Weather is modelled as a Markov chain(first row corresponds to state $0$ (sunny), second row to state $1$(rainy)):
$$ \begin{bmatrix} 0.8 & 0.2 \\ 0.4 & 0.6 \end{bmatrix} $$
The problem is to find the average length of a rainy period. Now the hint given was to find: $$ \sum_{k=1}^\infty kP(X_{k}=0,X_{k-1}=1\dots,X_1=1|X_0=1) \\ =\sum_{k=1}^\infty k 0.4(0.6)^{k-1}\\ $$
I found this to be $2.5$. But I am not comfortable with that expression because it does not impose a restriction on the state of the chain before $X_0$. If the state were $1$, the length of this rainy period would be longer! So instead I evaluated this: $$ \sum_{k=1}^\infty kP(X_{k+1}=0,X_{k}=1\dots,X_1=1|X_0=0) \\ \sum_{k=1}^\infty k 0.4(0.6)^{k-1}0.2\\ $$ which is $0.5$.
But it cannot be 0.5 because the minimum length of rainy period is 1!
I simulated this process in MATLAB and the value seemed to be around $1.5$. (I will post my code if you think this is incorrect)
One other way to do this is to find the expected return time from state $0$ to $0$ and then subtract $1$. Because the return time is $\frac{1}{\frac{2}{3}} = 1.5$, this method gives me $0.5$.(see EDIT)
I am totally confused as to which is right and why the others are wrong.

■ Extracted information:
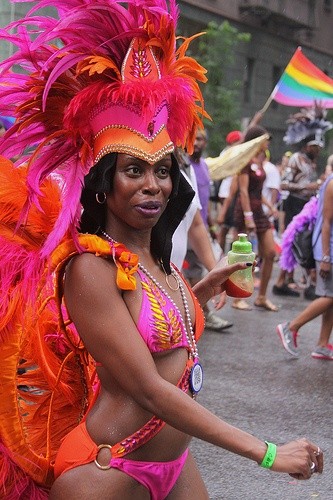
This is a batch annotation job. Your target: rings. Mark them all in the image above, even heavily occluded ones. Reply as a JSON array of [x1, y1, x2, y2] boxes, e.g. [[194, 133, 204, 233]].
[[311, 462, 316, 469], [315, 447, 320, 456]]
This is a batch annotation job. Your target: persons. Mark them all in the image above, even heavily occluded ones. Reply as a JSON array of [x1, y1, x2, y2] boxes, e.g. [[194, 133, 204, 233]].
[[165, 115, 333, 330], [277, 173, 333, 361], [0, 1, 324, 500]]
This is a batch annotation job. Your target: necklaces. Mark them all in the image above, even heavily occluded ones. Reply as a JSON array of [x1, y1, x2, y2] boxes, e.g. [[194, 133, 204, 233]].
[[101, 227, 199, 357]]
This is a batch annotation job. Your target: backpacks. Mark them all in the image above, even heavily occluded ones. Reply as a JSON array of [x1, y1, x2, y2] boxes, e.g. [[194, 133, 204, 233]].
[[291, 217, 322, 268]]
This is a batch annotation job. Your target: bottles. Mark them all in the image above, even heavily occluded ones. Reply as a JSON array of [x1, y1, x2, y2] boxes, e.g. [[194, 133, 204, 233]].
[[227, 233, 256, 298]]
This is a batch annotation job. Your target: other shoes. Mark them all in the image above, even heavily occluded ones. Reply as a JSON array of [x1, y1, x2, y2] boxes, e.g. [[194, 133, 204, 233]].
[[301, 277, 306, 283], [288, 283, 298, 288], [254, 302, 278, 312], [231, 302, 253, 311]]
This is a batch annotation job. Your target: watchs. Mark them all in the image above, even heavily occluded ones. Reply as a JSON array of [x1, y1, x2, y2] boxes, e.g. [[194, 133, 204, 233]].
[[322, 256, 330, 263]]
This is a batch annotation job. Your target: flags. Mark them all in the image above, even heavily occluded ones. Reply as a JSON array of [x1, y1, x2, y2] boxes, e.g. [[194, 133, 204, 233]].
[[273, 48, 333, 108]]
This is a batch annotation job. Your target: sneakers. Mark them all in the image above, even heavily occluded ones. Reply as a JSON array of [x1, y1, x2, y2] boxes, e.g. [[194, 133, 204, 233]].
[[312, 344, 333, 360], [276, 322, 298, 355], [204, 312, 233, 330], [272, 284, 300, 296], [305, 286, 320, 300]]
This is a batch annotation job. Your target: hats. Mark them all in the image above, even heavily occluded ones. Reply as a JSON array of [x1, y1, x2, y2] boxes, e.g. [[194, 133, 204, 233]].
[[0, 0, 212, 257], [226, 131, 241, 143]]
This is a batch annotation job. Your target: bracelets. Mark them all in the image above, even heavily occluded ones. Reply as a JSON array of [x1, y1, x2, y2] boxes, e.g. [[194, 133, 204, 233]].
[[259, 441, 276, 469]]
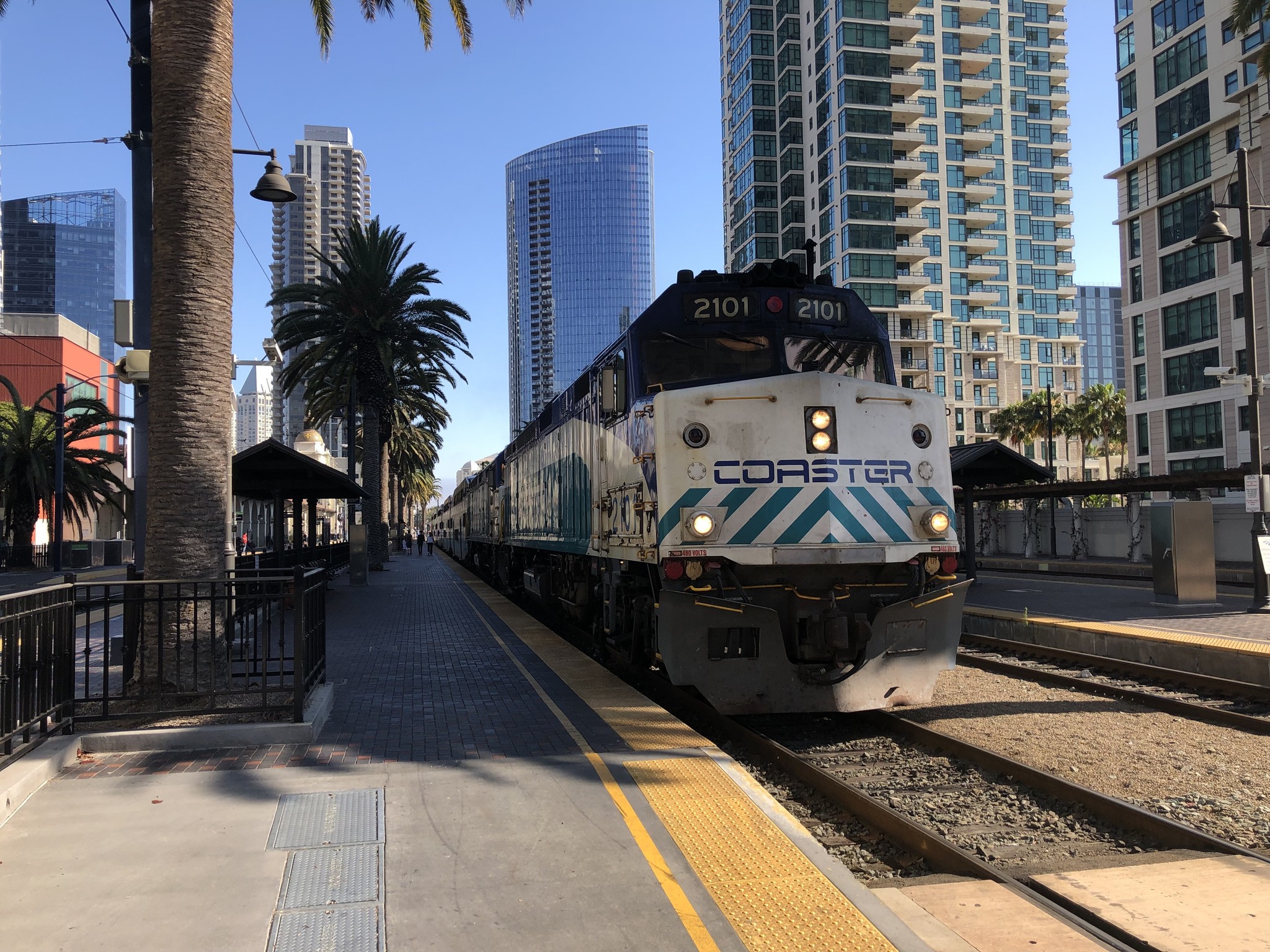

■ Jobs:
[1] Reproduce the stretch of the rainy-period Markov chain post from "One other way" through "others are wrong.".
[2] Carry on writing the rainy-period Markov chain post from where it stops.

■ Answers to each task:
[1]
One other way to do this is to find the expected return time from state $0$ to $0$ and then subtract $1$. Because the return time is $\frac{1}{\frac{2}{3}} = 1.5$, this method gives me $0.5$.(see EDIT)
I am totally confused as to which is right and why the others are wrong.

[2]
Any help is greatly appreciated. Thanks.
EDIT: I just realised that the average return time method is wrong because going from state $0$ to $0$ is taken into account when calculating the average return time (in this case the return time is 1), but it should not appear in computing average rainy period as there is no rainy period in 2 consecutive sunny days.
EDIT: Here is the code I wrote to simulate the chain:
n = 10000;
P = [0.8 0.2;0.4 0.6];
mun = [0.9 0.1];
X = zeros(n+2,1);
for i=1:n
t = rand;
if t > mun(1)
X(i+1) = 1;
end
mun = mun * P;
end
% find the starting and ending of rainy periods
A = find(diff(X));
% every even position in A has the end of a rainy period and every
% odd position has the start of a rainy period
rainyPeriods = A(2:2:end) - A(1:2:end);
mean(rainyPeriods)